Joe’s vet hypocrisy
Your story on the Biden administration’s plans to close two VA hospitals in New York City is very disturbing (“Two city VA hospitals face closure,” March 10).
The planned closures of two hospitals that serve our many brave service members who live in New York fly in the face of President Biden’s State of the Union statements that “Veterans are the backbone and the spine of this country. They’re the best of us.” And that he’s “always believed that we have a sacred obligation to equip those we send to war and care for those and their families when they come home.”
This proves that Biden is disingenuous and lies. He says one thing and quietly does something else that spits in the face of our veterans.
Where are our senators and representatives (other than Rep. Nicole Malliotakis) fighting for New York veterans?
Janice Amitrano
Staten Island
Schools’ role
I am an educator in Florida (I work at a private school, not public), and I think Miranda Devine is exactly right about the way she characterizes the debate surrounding Florida’s “Parental Rights in Education” bill (its actual title, not the divisive nickname some use instead) (“WH’s vile lies on Fla. ‘gay’ bill,” March 10).
The bill, as I read it, seeks to solidify the rights of parents to be their children’s primary educators.

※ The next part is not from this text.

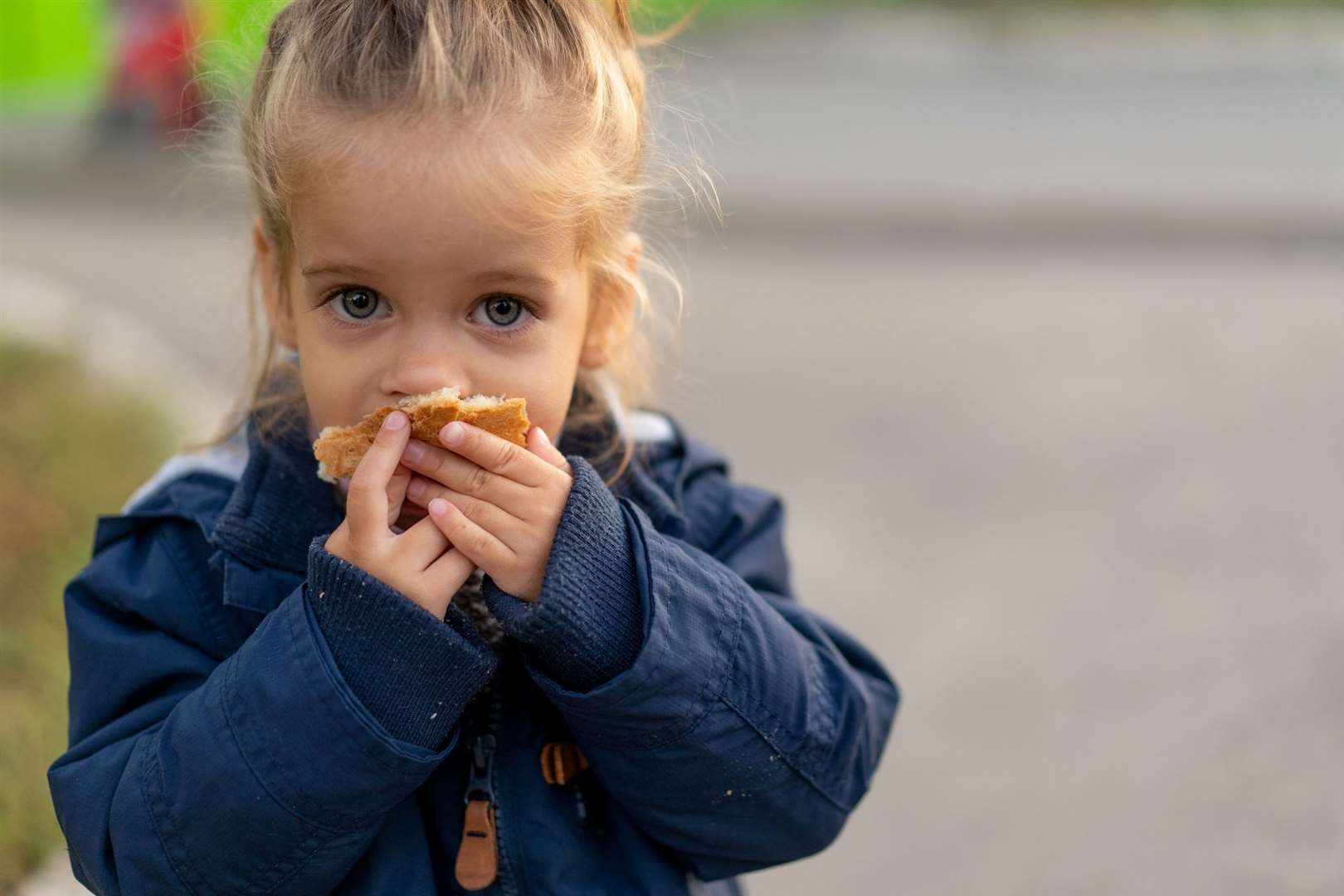 Food is a basic essential many of those on Universal Credit struggle to afford. Image: iStock.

I will concede that the wording around what is age-appropriate or meets state standards is vague and confusing, but it’s not enough for me to condemn the bill in its entirety.

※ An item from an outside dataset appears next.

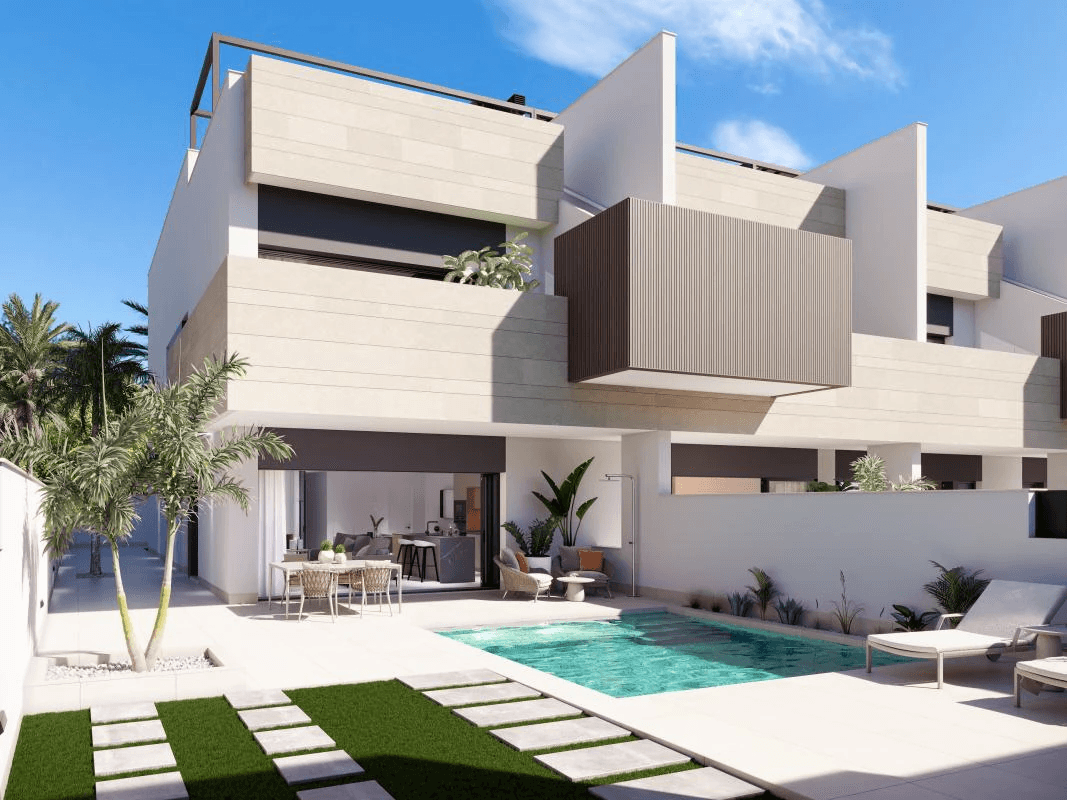 Villa for sale in Pilar De La Horadada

People say the bill is hateful, and it is their right to hold that opinion. I do not. Our schools do not need to tackle every social issue. There was a time when that was a parent’s job, but now it seems the expectation is for schools to engage in topics that were once reserved for the family dinner table.
If parents want to teach their 6-year-old about transgender issues, that is absolutely their right, and no one is trying to strip that away from the parent. But it is also a parent’s right to want to shield their children from those topics, and it doesn’t make them hateful bigots to insist that we pump the brakes just for a few years before delving into such heavy topics.
Michael Kavanagh
Ponte Vedra Beach, Fla.
Climate reality
Surprisingly, I agree with John Kerry’s comments about the mass migration due to the lack of capacity to produce food (“Tone-deaf words on refugees,” March 10).
Our rationale is at odds. If the United States and other countries don’t learn to use fossil fuels in conjunction with “greener” energy sources until those sources can sustain life and farming, then there will be mass migration, starvation and climate deaths due to cold and extreme heat.
The world is nowhere near ready to go electric. Climate warriors in the US want to destroy us to save the planet, but without the US under smart leadership, the planet will be a much more brutal place.
Brian Sullivan
Rockaway Park
Hammer horror
Stop me when you’ve heard this before: someone is assaulted on the subway, this time with a hammer, and it turns out the suspect has a rap sheet of more than 30 arrests (“Subway hammer victim’s outrage,” March 9).
But the excuse we keep getting from our leaders is that this is a mental-health issue, which it’s not. These people are career criminals, who keep getting released to continue on to another victim.
How many more victims do there need to be? Wake up.